Un policier de Rotterdam, âgé de 37 ans, est poursuivi pour parjure en lien avec une arrestation violente. C’est ce que fait le ministère public annoncé mercredi. L’agent en question faisait partie d’une unité qui voulait fouiller préventivement le garagiste de Rotterdam, Atik Samur, âgé de 41 ans, à l’été 2020. Lorsque l’homme a indiqué qu’il ne voulait pas coopérer, il a été arrêté et le policier lui a donné un coup de tête. Pour le coup de boule lui-même, l’agent avait été précédemment condamné à une amende de 250 euros.

Dans son rapport de police, l’officier a écrit qu’il avait été contraint de recourir à la force.
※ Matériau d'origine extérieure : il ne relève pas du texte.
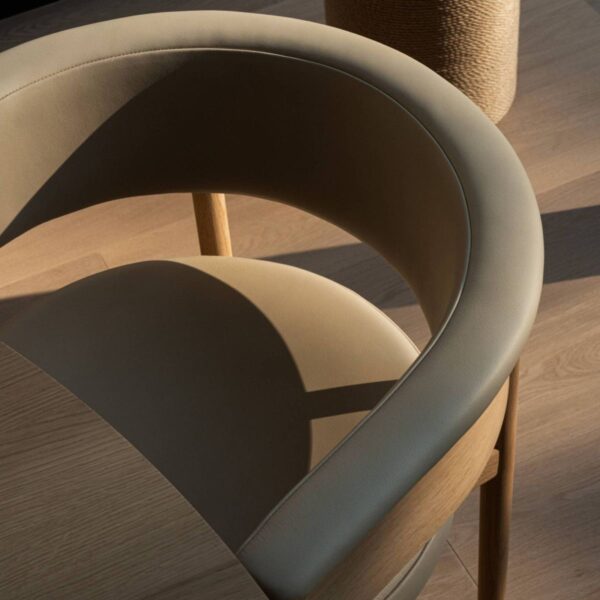 a top-down view of a modern wooden chair, showcasing its elegant design. The chair features a curved backrest upholstered in smooth, beige fabric, matching the cushioned seat. The wooden frame is light-toned, and the craftsmanship is evident in the seamless joinery and smooth finish. The lighting creates soft shadows, emphasizing the gentle curves and contours of the chair. The background includes a wooden floor, harmonizing with the natural aesthetic of the chair. This setting highlights the chair's sophisticated and contemporary style.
L’homme l’aurait “saisi vigoureusement” et “l’a regardé avec agressivité”. Un deuxième agent a soutenu cette histoire. Les images de la caméra ont montré que le contraire était vrai : pas l’homme, mais l’officier en question s’est avéré être l’agresseur.
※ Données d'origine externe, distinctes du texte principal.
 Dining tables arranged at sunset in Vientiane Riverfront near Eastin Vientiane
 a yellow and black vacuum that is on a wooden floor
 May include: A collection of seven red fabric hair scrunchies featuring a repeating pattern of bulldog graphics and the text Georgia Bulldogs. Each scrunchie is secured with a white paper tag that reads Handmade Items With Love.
Maintenant, l’agent est soupçonné de parjure. Lors de la rédaction d’un procès-verbal, estime l’OM, ​​l’agent a délibérément menti. À la fin de l’année dernière, le tribunal de Rotterdam a jugé que la police avait “délibérément” dissimulé des informations. Auparavant, la police de Rotterdam affirmait le contraire CNRC qu’il n’y a “aucune raison de croire qu’il y a eu intention malveillante ou mensonge”. Selon le ministère public, “il ne peut être question d’une erreur ou d’une perception différente de l’agent et il doit l’avoir fait consciemment”. L’affaire est maintenant soumise au tribunal de La Haye.